*** GIVEN TEXT ***

I ran across this article in the Eskdale and Liddlesdale Advertiser while looking for something else.

Thursday, January 22, 2015 at 3:06PM
Gilnockie Boys will never be forgotten

A ROLL of honour was put up in Gilnockie School shortly after the end of World War One ‘in loving memory of the old boys of Gilnockie school who died for their country in the Great War 1914-1918’.
Mr Hounam was the headteacher at the time and after morning prayer every morning, he and the pupils would salute the Gilnockie boys.
When the school closed, it was sold as a house and two of the local lads retrieved the roll of honour.
It was placed in Claygate where it stands to this day. The names inscribed are: Archie Telfer, KOSB; Wm Murray, KOSB; Chris Armstrong, KOSB; Jas. Jackson, KOSB; Tom Yellowlees, Black Watch; Robt. Graham, Black Watch; Sam W Hounam, Black Watch; John Miller, Cameron Hos.; Maur. Robson, Cameron Hos.; Wm Armstrong, Royal Scots Fus.; John Wylie, Royal Scots Fus.; John Glendinning, Border; Jas. Grieve, Australians.
The photo of the roll of honour was taken before it was placed in the school.
John Wylie, one of the men named, was Arthur Wylie Irving’s uncle. Arthur, who lives in Canonbie, has provided the information and the photos.
Arthur said his uncle was born and bred in Claygate and lived in Wylie Cottage with his mum and dad Arthur and Mary Wylie. John was the brother of Arthur’s mother, Ann, who married William Irving and they also lived in Wylie Cottage where Arthur’s older brother John was born.
John, who now lives in Ealing, London, visited Edinburgh Castle recently and looked up some information in a book on the Royal Scots Fusiliers (RSF) in the National Memorial Museum.

*** RECORD EXCERPTS ***

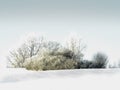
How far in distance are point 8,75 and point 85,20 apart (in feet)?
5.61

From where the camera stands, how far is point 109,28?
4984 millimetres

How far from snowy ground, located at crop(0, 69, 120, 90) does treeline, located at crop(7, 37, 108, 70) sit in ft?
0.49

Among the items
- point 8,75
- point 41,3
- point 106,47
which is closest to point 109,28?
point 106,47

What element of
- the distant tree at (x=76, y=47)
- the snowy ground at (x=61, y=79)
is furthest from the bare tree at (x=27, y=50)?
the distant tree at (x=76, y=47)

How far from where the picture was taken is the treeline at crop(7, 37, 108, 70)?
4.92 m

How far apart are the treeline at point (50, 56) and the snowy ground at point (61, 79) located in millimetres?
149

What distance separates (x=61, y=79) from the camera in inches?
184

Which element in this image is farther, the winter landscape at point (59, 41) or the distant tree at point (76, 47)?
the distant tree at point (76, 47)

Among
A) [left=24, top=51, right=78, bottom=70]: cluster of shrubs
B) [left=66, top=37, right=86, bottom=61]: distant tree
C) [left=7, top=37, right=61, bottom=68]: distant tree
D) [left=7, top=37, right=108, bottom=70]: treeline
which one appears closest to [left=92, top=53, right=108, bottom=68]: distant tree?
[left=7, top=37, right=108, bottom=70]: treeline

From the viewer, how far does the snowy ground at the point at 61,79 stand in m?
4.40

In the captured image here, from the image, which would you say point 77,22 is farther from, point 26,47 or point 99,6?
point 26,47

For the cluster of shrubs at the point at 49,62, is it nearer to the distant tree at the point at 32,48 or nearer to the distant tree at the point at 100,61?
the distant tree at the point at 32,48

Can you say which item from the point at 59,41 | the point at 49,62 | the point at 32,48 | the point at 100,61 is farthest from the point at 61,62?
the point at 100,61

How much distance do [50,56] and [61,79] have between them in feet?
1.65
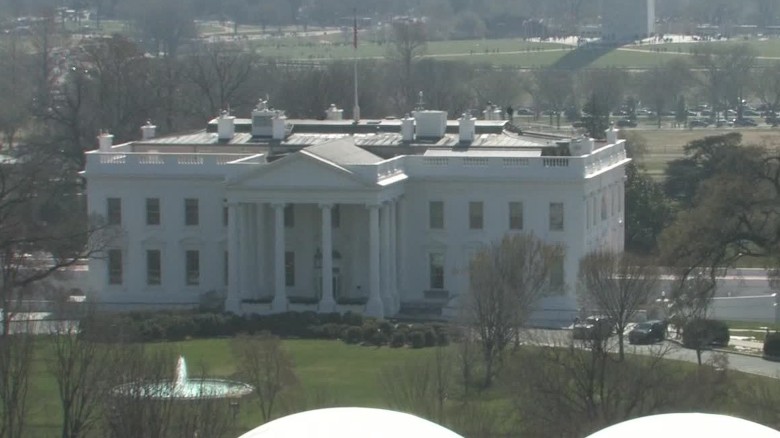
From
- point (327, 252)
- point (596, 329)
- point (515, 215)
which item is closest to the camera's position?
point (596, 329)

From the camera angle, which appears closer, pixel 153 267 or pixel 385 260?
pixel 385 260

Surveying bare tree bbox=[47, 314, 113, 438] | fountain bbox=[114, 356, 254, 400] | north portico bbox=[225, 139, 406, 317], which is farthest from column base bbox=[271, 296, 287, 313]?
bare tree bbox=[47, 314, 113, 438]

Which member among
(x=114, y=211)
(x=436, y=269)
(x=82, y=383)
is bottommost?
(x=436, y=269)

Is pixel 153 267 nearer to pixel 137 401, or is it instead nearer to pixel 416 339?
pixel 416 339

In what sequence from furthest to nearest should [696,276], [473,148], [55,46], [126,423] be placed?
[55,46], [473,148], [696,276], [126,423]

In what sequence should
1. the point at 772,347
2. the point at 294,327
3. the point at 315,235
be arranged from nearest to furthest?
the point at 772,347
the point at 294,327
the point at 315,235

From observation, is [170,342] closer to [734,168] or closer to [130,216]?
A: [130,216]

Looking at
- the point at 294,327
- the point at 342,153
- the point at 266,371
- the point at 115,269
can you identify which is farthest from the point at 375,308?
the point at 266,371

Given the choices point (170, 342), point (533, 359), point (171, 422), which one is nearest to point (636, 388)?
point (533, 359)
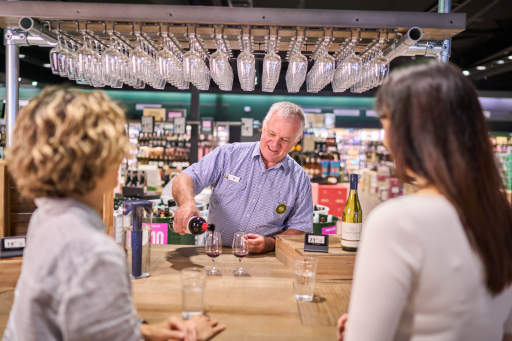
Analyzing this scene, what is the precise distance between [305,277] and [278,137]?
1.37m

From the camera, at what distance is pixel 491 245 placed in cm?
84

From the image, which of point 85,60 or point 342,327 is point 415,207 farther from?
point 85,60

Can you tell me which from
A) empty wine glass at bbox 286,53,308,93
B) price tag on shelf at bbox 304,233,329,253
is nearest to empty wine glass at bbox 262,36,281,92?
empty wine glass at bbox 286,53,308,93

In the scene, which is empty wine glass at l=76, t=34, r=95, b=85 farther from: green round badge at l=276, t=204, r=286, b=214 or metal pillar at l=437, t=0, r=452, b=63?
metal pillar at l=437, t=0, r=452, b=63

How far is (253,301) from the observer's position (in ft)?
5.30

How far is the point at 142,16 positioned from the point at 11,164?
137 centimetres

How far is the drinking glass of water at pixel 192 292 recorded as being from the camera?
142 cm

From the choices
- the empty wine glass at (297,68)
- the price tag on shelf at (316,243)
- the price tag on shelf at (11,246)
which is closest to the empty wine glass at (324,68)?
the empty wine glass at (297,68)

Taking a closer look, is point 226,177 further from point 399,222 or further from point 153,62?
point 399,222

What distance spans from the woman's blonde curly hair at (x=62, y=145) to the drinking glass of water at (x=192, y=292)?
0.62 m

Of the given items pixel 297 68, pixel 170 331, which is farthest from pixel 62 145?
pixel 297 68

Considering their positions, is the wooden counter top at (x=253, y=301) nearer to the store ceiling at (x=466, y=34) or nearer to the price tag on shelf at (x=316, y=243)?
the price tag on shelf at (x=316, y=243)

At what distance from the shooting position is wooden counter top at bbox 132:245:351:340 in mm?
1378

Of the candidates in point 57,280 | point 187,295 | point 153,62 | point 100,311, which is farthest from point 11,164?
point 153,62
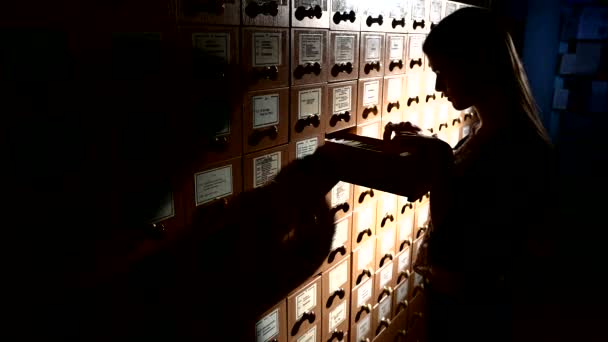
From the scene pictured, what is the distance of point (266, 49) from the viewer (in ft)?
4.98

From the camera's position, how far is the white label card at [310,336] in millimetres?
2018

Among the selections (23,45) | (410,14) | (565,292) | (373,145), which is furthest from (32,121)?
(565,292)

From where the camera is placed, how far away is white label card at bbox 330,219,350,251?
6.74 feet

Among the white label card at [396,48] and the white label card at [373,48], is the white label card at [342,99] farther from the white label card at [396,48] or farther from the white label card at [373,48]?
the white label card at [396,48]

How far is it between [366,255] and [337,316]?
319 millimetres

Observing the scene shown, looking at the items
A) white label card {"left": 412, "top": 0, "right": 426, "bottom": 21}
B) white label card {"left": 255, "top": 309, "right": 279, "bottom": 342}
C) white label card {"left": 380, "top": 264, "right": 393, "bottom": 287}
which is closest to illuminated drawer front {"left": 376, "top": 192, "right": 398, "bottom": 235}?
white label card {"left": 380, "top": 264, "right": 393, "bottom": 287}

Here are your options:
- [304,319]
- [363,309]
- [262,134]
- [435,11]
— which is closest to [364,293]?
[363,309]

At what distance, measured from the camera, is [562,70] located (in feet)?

***

» **PROBLEM 1**:
Answer these questions from the Gilnockie article:
(a) Who was the headteacher at Gilnockie School when the roll of honour was put up?
(b) Where does the roll of honour stand today?
(c) Where does Arthur Wylie Irving live?
» **PROBLEM 2**: Reproduce the stretch of the Gilnockie article from "It was placed in Claygate" through "and the photos.".

» **WORKED SOLUTION 1**:
(a) Mr Hounam
(b) In Claygate
(c) In Canonbie

» **WORKED SOLUTION 2**:
It was placed in Claygate where it stands to this day. The names inscribed are: Archie Telfer, KOSB; Wm Murray, KOSB; Chris Armstrong, KOSB; Jas. Jackson, KOSB; Tom Yellowlees, Black Watch; Robt. Graham, Black Watch; Sam W Hounam, Black Watch; John Miller, Cameron Hos.; Maur. Robson, Cameron Hos.; Wm Armstrong, Royal Scots Fus.; John Wylie, Royal Scots Fus.; John Glendinning, Border; Jas. Grieve, Australians.
The photo of the roll of honour was taken before it was placed in the school.
John Wylie, one of the men named, was Arthur Wylie Irving’s uncle. Arthur, who lives in Canonbie, has provided the information and the photos.